> [Problems to work on]
A – From the news report on clean technology transfer, list every clean energy technology given as an example of what richer nations could transfer to poorer ones.
B – According to the news report on clean technology transfer, where will next month's U.N. conference on global warming take place?
C – Carry the news report on clean technology transfer forward from its final sentence.

Nov 7, 2008 - The Associated Press

U.N. climate chief Yvo de Boer said Friday it is essential that industrialized countries speed up the transfer of clean energy technology to poorer ones to help tackle global warming.

De Boer, executive secretary of the U.N. Framework Convention on Climate Change, said that if the world wants to control global warming it is vital that rich nations meet their obligations to give developing nations access to cleaner forms of technology.

"A lot of talk has been about the targets (to reduce greenhouse gas emissions), but not about the means which will make it possible," he said.

"If international technology transfer happens, countries like China will be able to take action which is not affordable to them at the moment," he added.

De Boer's comments came at the start of a two-day international conference in Beijing which will discuss how to aid the transfer of technology -- such as wind power, fuel cells and nuclear energy --from richer to poorer nations.

Industrialized nations have already made commitments to transfer technology to developing countries to help them cut greenhouse gas emissions, but poorer countries say little cash and help has so far been given.

The G77 group of developing nations, along with China, have already suggested that rich countries should pay 1 percent of their GDP into a fund to pay for clean energy technology for poorer countries.

Switzerland has also suggested funding technology transfer by levying a "carbon tax" per ton of greenhouse gases produced by countries, with poorer nations paying a lower rate than richer ones.

De Boer said that the process of negotiating a climate change treaty to take over from the Kyoto Protocol in 2012 will begin in earnest at a U.N. conference on global warming to be held in Poznan in Poland next month.

> [Given data]
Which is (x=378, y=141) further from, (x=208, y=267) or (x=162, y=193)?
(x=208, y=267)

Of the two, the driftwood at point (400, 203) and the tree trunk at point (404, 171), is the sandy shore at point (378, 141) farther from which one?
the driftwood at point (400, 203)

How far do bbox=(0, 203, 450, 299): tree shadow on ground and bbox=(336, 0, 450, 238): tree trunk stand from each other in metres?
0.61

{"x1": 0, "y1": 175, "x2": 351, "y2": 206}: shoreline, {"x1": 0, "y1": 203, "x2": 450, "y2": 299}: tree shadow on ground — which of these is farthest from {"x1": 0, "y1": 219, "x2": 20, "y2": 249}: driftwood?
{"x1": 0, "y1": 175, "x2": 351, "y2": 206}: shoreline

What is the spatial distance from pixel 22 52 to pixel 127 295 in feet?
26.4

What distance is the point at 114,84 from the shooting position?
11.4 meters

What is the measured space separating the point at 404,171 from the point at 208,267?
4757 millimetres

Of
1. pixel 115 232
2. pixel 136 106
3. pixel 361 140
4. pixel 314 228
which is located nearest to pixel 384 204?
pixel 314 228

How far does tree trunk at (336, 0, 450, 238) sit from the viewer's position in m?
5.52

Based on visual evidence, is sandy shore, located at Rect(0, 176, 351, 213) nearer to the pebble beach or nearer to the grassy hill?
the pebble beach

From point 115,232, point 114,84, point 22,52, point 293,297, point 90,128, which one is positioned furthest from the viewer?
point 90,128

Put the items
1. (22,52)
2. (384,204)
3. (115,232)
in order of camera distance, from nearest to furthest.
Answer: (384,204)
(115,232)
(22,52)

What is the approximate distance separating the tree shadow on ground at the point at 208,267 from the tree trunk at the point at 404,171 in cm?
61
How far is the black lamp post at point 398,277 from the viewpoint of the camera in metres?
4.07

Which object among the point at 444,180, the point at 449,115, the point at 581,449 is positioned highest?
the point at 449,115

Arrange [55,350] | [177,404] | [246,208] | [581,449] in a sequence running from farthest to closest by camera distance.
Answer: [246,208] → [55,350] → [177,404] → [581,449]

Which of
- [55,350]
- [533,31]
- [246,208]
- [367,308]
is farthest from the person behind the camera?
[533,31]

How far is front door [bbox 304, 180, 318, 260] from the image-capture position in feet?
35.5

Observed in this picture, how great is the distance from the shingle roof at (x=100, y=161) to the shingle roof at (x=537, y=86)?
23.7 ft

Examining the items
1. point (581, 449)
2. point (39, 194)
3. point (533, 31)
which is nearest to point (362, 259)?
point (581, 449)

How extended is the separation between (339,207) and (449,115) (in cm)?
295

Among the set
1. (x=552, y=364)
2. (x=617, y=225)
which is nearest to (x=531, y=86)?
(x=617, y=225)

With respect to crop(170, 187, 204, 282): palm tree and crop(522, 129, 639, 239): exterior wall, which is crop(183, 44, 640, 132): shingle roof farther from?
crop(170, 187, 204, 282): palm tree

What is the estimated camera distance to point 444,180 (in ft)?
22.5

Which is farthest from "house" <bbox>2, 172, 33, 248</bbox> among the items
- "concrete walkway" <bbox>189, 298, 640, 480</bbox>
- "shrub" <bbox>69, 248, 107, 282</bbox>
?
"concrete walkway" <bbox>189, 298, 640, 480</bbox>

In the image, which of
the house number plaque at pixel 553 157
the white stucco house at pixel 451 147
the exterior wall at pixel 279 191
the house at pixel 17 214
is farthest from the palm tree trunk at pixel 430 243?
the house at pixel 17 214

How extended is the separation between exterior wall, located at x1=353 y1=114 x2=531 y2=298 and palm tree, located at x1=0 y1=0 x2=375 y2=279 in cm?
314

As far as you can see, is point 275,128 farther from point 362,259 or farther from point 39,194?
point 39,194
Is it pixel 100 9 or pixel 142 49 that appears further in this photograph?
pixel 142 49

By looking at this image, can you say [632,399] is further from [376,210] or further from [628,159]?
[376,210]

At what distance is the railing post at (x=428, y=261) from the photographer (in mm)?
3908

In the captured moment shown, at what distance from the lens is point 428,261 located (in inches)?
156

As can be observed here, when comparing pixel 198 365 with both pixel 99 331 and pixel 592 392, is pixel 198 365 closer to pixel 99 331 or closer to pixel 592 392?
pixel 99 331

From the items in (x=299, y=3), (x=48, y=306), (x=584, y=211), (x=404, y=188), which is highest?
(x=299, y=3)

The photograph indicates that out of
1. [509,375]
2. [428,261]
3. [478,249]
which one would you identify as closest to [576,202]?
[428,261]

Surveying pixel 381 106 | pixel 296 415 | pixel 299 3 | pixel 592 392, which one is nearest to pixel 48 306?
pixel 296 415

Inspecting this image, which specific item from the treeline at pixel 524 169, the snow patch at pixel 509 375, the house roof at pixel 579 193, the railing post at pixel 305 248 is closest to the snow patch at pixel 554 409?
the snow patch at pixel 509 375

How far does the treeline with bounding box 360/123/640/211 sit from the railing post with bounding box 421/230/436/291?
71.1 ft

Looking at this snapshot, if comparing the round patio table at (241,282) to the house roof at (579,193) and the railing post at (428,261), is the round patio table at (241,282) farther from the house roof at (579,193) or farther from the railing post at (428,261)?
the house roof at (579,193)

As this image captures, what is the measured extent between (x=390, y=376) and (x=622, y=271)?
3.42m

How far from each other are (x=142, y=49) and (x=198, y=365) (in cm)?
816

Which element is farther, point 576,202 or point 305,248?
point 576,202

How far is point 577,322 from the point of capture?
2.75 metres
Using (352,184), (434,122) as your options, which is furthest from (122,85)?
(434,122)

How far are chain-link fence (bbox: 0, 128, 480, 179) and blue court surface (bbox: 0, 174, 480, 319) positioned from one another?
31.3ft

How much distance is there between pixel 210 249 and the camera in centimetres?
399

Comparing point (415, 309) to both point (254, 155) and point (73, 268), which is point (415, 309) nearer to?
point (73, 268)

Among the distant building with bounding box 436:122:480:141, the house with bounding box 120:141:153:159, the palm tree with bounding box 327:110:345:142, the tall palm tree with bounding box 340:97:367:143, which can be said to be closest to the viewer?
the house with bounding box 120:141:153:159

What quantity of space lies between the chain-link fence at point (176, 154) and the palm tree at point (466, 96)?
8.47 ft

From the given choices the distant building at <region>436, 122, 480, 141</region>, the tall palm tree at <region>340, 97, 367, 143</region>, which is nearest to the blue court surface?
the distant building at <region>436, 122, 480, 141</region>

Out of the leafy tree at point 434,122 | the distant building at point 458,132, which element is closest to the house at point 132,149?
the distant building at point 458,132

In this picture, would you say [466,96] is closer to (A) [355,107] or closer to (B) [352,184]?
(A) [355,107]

> [Set of answers]
A – Wind power, fuel cells and nuclear energy.

B – In Poznan, Poland.

C –
"If the world wants to keep climate change manageable the global economy really needs a rapid transformation to a green, low-emissions one. Such a transformation is inconceivable without environmentally sound technologies at its heart," he said.

"Given their historical responsibility for the problem it is essential that industrialized countries take the lead to reduce emissions and that they show real leadership. With President-elect (Barack) Obama, my hope is that the U.S. can take on a leadership role and take the negotiations forward," he added.

China produced a policy document on climate change last month, saying it will attempt to reduce greenhouse gas emissions, but that it needs the help of industrialized countries by giving it clean energy technology.

A Chinese government official responsible for climate change policy, Gao Guangsheng, also admitted that the level of emissions produced by China is now level with the world's biggest producer of greenhouse gases -- the United States.

China says it is a developing country which relies heavily on highly polluting coal for its energy needs, so help from richer countries is essential.

The Chinese government has also previously ruled out agreeing to any cap on its emissions in a future climate change pact, saying that developed countries should shoulder the biggest cuts while poorer nations attempt to reduce emissions where they can.